Could someone please point out to this guide and/or any other guide available to work with one’s own images using the fastai library in the provided notebook?
Continue with the course. He shows how to make a custom dataset in course 2 iirc. You can also check out Adrian Rosebrock @ pyimagesearch. Jeremy’s method was inspired by him.
As mentioned, if you proceed with lesson 2, you should come across a way to do it.
You can also see sample snippet below
classes = [....your labels] e.g. ['benign', 'malignant']
# weights refers to path to your saved weights (relative to current dir)

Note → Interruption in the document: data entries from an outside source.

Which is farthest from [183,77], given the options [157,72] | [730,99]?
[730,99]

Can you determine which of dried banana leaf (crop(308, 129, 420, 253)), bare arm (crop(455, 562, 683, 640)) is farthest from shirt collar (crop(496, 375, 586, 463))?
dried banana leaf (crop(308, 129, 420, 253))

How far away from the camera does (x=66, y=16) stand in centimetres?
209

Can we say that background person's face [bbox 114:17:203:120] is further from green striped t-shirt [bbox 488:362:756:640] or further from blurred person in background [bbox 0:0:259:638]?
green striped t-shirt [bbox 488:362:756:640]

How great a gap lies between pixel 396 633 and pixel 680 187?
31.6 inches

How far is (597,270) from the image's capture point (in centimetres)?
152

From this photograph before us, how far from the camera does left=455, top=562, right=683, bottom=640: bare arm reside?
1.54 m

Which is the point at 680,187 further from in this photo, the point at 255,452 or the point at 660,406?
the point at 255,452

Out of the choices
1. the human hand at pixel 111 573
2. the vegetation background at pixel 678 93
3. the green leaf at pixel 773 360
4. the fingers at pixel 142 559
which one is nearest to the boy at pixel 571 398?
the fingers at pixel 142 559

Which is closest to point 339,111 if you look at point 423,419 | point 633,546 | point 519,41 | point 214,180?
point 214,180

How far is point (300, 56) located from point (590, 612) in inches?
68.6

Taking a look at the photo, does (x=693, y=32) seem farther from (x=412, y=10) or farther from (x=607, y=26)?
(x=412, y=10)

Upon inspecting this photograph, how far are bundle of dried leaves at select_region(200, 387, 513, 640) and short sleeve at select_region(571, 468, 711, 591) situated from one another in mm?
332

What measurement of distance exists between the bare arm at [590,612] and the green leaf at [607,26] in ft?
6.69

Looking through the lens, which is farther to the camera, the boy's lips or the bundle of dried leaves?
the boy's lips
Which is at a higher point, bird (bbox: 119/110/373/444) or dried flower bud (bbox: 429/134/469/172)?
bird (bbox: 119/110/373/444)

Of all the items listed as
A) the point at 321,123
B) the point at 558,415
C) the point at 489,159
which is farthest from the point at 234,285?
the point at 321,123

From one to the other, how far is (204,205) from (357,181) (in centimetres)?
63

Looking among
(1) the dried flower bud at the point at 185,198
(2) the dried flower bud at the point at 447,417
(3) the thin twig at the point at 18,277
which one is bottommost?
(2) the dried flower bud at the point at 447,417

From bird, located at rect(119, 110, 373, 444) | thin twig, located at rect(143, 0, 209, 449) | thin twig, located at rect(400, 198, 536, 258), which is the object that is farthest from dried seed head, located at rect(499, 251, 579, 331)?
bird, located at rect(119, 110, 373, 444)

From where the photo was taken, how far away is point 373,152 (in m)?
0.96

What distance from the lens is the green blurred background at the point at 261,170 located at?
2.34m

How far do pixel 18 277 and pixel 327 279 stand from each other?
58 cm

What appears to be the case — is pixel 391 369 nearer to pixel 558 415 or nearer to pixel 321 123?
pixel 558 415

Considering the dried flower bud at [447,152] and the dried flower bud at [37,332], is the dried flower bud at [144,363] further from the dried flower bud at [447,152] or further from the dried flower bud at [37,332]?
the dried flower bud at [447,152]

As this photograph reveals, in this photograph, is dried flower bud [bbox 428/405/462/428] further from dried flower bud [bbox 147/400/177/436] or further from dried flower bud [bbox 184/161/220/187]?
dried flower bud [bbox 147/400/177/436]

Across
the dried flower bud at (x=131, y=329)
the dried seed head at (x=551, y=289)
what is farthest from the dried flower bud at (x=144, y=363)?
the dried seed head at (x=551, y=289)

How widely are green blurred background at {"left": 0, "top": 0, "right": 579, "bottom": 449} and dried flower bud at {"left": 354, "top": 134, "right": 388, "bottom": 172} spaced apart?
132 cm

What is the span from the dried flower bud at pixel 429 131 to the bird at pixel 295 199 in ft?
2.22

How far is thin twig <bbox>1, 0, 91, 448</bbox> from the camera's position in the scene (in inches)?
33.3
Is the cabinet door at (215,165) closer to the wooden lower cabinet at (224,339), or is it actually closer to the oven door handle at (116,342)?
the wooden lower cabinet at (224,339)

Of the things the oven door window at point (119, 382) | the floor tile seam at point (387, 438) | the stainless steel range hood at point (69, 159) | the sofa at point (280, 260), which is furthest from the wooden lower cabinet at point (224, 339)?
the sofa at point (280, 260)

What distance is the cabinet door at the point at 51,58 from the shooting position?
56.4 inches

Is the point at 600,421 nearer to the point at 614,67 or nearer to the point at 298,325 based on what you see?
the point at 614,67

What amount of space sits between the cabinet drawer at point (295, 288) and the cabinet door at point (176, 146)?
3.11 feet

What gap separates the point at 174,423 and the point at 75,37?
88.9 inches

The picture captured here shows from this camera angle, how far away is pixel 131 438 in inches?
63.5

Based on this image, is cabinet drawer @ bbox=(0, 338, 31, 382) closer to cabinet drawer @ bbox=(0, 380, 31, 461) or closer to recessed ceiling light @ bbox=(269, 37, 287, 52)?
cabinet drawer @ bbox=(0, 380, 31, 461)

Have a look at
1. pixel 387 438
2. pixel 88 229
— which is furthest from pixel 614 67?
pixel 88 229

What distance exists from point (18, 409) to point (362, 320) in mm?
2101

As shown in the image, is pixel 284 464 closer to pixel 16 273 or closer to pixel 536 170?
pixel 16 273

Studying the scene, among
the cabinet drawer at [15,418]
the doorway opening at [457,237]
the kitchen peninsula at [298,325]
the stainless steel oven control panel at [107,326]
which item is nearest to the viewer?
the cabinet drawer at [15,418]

# data = ImageDataBunch.single_from_classes('weights', classes, ds_tfms=get_transforms(), size=224).normalize(imagenet_stats)
data = ImageDataBunch.single_from_classes('weights', classes, ds_tfms=None, size=224).normalize(imagenet_stats)

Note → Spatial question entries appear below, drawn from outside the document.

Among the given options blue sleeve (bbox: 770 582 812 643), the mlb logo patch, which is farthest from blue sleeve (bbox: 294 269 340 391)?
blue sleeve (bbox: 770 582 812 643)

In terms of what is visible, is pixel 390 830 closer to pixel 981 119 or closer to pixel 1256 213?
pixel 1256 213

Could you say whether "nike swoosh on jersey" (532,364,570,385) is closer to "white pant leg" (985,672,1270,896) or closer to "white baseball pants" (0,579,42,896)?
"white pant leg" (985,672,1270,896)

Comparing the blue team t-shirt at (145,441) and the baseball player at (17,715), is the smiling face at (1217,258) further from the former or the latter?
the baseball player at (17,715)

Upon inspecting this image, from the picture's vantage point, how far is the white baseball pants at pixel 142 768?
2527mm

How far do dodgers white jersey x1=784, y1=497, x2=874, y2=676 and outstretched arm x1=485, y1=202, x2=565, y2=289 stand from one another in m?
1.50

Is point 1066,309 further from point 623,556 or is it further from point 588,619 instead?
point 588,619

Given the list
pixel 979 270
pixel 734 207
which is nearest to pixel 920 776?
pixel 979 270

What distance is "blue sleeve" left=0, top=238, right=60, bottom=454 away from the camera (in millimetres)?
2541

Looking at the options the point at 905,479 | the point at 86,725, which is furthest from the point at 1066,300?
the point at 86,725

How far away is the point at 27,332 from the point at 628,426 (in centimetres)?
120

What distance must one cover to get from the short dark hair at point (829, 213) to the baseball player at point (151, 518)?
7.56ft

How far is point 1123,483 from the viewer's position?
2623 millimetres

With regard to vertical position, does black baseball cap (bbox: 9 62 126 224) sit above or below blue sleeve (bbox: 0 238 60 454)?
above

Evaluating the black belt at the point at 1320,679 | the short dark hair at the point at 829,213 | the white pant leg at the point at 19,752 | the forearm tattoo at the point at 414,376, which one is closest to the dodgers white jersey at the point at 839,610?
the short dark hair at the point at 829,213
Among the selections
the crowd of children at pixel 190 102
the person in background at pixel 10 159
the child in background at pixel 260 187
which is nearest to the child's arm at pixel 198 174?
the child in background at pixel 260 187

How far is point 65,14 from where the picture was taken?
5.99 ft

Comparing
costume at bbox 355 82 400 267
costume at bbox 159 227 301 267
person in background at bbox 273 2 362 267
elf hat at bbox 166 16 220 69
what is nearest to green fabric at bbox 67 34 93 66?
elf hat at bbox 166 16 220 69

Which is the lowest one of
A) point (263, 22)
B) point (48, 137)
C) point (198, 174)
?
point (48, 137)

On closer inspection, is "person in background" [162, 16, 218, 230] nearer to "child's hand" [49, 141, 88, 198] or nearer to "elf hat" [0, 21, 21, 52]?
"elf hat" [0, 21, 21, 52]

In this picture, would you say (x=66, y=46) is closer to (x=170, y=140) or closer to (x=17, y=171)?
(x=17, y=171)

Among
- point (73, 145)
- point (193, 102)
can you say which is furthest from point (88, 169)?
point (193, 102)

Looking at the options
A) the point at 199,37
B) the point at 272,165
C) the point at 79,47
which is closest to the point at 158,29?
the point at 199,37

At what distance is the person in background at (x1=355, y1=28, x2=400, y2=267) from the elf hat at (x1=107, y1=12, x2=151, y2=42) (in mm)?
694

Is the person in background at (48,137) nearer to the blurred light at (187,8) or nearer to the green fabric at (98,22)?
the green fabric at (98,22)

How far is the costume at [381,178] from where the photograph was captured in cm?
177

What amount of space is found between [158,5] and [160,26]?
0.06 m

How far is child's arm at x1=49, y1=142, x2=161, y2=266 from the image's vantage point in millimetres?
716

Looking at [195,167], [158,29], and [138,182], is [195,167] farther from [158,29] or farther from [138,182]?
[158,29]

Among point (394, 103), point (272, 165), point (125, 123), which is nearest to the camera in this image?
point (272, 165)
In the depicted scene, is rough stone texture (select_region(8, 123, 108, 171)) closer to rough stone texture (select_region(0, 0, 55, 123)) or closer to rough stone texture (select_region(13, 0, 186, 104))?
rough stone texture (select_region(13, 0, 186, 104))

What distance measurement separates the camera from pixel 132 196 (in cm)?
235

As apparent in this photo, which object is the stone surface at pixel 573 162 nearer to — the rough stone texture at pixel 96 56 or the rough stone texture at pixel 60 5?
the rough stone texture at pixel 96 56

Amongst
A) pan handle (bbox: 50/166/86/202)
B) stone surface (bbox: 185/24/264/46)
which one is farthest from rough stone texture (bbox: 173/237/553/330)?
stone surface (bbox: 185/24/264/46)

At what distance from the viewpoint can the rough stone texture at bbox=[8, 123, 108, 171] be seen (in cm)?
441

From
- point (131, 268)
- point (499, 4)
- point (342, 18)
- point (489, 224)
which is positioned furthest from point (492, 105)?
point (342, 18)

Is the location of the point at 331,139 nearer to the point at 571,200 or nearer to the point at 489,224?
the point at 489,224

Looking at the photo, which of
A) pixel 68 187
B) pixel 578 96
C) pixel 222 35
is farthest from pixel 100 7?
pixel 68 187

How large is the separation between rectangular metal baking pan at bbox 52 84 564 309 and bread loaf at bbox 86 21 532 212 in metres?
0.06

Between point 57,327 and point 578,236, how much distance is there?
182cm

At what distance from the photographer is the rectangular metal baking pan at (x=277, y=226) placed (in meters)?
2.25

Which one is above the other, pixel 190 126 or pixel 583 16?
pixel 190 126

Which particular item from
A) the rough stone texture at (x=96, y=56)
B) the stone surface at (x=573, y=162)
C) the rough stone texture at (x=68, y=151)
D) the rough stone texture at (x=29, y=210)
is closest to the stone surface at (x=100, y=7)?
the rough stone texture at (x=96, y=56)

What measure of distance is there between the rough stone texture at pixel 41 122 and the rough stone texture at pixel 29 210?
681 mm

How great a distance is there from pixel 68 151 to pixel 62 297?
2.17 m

# arch_model refers to the architecture you're using e.g. resnet34
learn = cnn_learner(data, arch_model)
# print (learn.summary)
defaults.device = torch.device('cpu')
pred_class, pred_idx, outputs = learn.predict(img)
They’re asking how to create their own dataset from images on Google search. That notebook doesn’t help them.
Also for the benefit off anyone coming across this any time soon, the JavaScript from the lesson notebook doesn’t work at the moment since Google changed their underlying page structure. I’m sure that’s something which will be fixed in v4 when that comes out in a week or so.
You can use my notebook for now or if you search around you’ll find other people have fixed the JavaScript in various ways.
Even though I call the duckduckgo search function, I get URLs from Bing.
I get an error by running a cell in the lesson 2 download notebook.
# If you already cleaned your data, run this cell instead of the one before
np.random.seed(42)
data = ImageDataBunch.from_csv(path, folder=".", valid_pct=0.2, csv_labels='cleaned.csv',
ds_tfms=get_transforms(), size=224, num_workers=4).normalize(imagenet_stats)
The error message-
---------------------------------------------------------------------------
FileNotFoundError Traceback (most recent call last)
<ipython-input-39-e261b78269a1> in <module>()
2 np.random.seed(42)
3 data = ImageDataBunch.from_csv(path, folder=".", valid_pct=0.2, csv_labels='dances.csv',
----> 4 ds_tfms=get_transforms(), size=224, num_workers=4).normalize(imagenet_stats)
10 frames
/usr/local/lib/python3.6/dist-packages/PIL/Image.py in open(fp, mode)
2807
2808 if filename:
-> 2809 fp = builtins.open(filename, "rb")
2810 exclusive_fp = True
2811
FileNotFoundError: [Errno 2] No such file or directory: '/content/drive/My Drive/Datasets/./https://tse2.mm.bing.net/th?id=OIP.mpwt_AM6zmbNf9j7BRVlQgHaE7&pid=Api'
i think duckduckgo actually uses bing for their crawling. that’s expected.
DataBunch.from_csv wants filenames and labels and the files need to already be on disc. You’ve given it URLs and labels. I don’t think there’s anything in fastai which will deal with that.
You’d have to write a function which downloaded the files from dances.csv and then created a csv for fastai with the filenames and labels. It’s unecessary work for you. The scraper notebook has the option for creating those for when you want to to create massive datasets with thousands of images. In that case distributing the URLs might be preferable, and you could also provide a function they can cut & paste into a notebook and run.
I suggest that you:
ignore the bottom of the scraper notebook, don’t use a csv
zip the images up inside the scraper
bounce the zip onto google drive and then to your lesson 2 notebook
!unzip dances.zip
then:
data = ImageDataBunch.from_folder("images", train=".", valid_pct=0.2, ds_tfms=get_transforms(), size=224, bs=bs).normalize(imagenet_stats)